- [ACTIVITY]: In full and without alteration, output each record given here.

- [SUPPLIED MATERIAL]:

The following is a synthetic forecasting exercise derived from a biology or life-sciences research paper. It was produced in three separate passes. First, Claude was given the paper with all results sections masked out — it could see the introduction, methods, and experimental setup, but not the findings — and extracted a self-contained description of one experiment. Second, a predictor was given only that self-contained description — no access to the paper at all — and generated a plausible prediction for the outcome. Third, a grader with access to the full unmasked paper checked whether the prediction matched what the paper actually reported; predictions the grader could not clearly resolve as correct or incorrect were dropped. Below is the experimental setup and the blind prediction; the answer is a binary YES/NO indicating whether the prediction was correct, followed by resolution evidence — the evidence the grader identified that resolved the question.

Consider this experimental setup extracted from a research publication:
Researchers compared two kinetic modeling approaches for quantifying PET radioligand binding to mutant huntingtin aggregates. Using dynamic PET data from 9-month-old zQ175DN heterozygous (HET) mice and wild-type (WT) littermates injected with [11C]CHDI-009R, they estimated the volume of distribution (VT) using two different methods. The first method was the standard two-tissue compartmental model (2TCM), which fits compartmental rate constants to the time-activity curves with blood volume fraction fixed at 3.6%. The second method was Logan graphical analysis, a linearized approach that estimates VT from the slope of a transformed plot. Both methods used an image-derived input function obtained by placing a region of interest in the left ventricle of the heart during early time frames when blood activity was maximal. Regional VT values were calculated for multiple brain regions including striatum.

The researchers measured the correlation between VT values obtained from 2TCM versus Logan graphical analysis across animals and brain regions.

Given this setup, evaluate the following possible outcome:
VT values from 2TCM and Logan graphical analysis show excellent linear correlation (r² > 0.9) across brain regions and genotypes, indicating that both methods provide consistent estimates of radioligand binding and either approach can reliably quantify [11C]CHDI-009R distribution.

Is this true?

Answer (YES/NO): YES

- [ANSWER SECTION]:
The following is a synthetic forecasting exercise derived from a biology or life-sciences research paper. It was produced in three separate passes. First, Claude was given the paper with all results sections masked out — it could see the introduction, methods, and experimental setup, but not the findings — and extracted a self-contained description of one experiment. Second, a predictor was given only that self-contained description — no access to the paper at all — and generated a plausible prediction for the outcome. Third, a grader with access to the full unmasked paper checked whether the prediction matched what the paper actually reported; predictions the grader could not clearly resolve as correct or incorrect were dropped. Below is the experimental setup and the blind prediction; the answer is a binary YES/NO indicating whether the prediction was correct, followed by resolution evidence — the evidence the grader identified that resolved the question.

Consider this experimental setup extracted from a research publication:
Researchers compared two kinetic modeling approaches for quantifying PET radioligand binding to mutant huntingtin aggregates. Using dynamic PET data from 9-month-old zQ175DN heterozygous (HET) mice and wild-type (WT) littermates injected with [11C]CHDI-009R, they estimated the volume of distribution (VT) using two different methods. The first method was the standard two-tissue compartmental model (2TCM), which fits compartmental rate constants to the time-activity curves with blood volume fraction fixed at 3.6%. The second method was Logan graphical analysis, a linearized approach that estimates VT from the slope of a transformed plot. Both methods used an image-derived input function obtained by placing a region of interest in the left ventricle of the heart during early time frames when blood activity was maximal. Regional VT values were calculated for multiple brain regions including striatum.

The researchers measured the correlation between VT values obtained from 2TCM versus Logan graphical analysis across animals and brain regions.

Given this setup, evaluate the following possible outcome:
VT values from 2TCM and Logan graphical analysis show excellent linear correlation (r² > 0.9) across brain regions and genotypes, indicating that both methods provide consistent estimates of radioligand binding and either approach can reliably quantify [11C]CHDI-009R distribution.

Is this true?

Answer (YES/NO): YES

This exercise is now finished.